| Extrait fourni |

Composer la musique d’une série produite par Booba n’est pas un mince défi. Pourtant, Clément Dumoulin l’a relevé haut la main. Disponible depuis ce jeudi 28 mars sur Prime Vidéo, Ourika est l’occasion d’entendre les thèmes rap et les scores imaginés par le compositeur. Un travail sur lequel l’artiste est d’ailleurs revenu auprès de L’Éclaireur durant le festival Séries Mania, en partenariat avec la Sacem.
Qu’est-ce qui fait une bonne bande originale ?
Je pense qu’une bonne bande originale se mesure à l’impact qu’elle a sur le spectateur. Elle est au service du film ou de la série et permet de lui offrir un style, d’étoffer la narration, de favoriser le rythme et de créer une ambiance. En fonction de l’objectif, des besoins, du montage et de l’histoire, la musique remplit différents rôles. Dès qu’on crée la BO, on espère qu’elle ira dans le sens de ce qu’on veut lui faire raconter. Pour moi, une bonne bande originale est une bande originale dont on se souvient.
Ourika est une série produite par Booba, avec qui vous avez déjà travaillé. Comment avez-vous appréhendé cette expérience ?

| Données affichées |

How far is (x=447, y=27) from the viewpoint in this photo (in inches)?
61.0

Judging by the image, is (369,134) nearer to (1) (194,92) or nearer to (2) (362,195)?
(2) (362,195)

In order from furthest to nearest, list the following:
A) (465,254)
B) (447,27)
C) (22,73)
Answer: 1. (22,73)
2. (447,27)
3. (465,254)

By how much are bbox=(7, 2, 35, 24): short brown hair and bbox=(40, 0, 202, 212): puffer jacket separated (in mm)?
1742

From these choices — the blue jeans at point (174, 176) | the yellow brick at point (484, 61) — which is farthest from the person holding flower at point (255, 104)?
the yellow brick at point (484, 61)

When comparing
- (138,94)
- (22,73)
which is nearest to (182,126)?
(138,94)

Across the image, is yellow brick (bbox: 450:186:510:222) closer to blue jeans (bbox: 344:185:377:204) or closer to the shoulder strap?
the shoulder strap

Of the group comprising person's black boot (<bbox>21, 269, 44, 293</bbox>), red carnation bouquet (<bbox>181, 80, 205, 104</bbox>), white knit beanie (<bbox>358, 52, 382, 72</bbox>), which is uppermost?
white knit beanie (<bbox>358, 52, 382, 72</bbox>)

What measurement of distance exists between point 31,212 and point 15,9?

| Exercice bref |
Dans l'extrait sur la bande originale d'Ourika, relevez tout ce qu'une bonne bande originale permet d'apporter au film ou à la série selon le compositeur. Appuyez-vous uniquement sur l'extrait, s'il vous plaît.

| Solution complète |
- offrir un style
- étoffer la narration
- favoriser le rythme
- créer une ambiance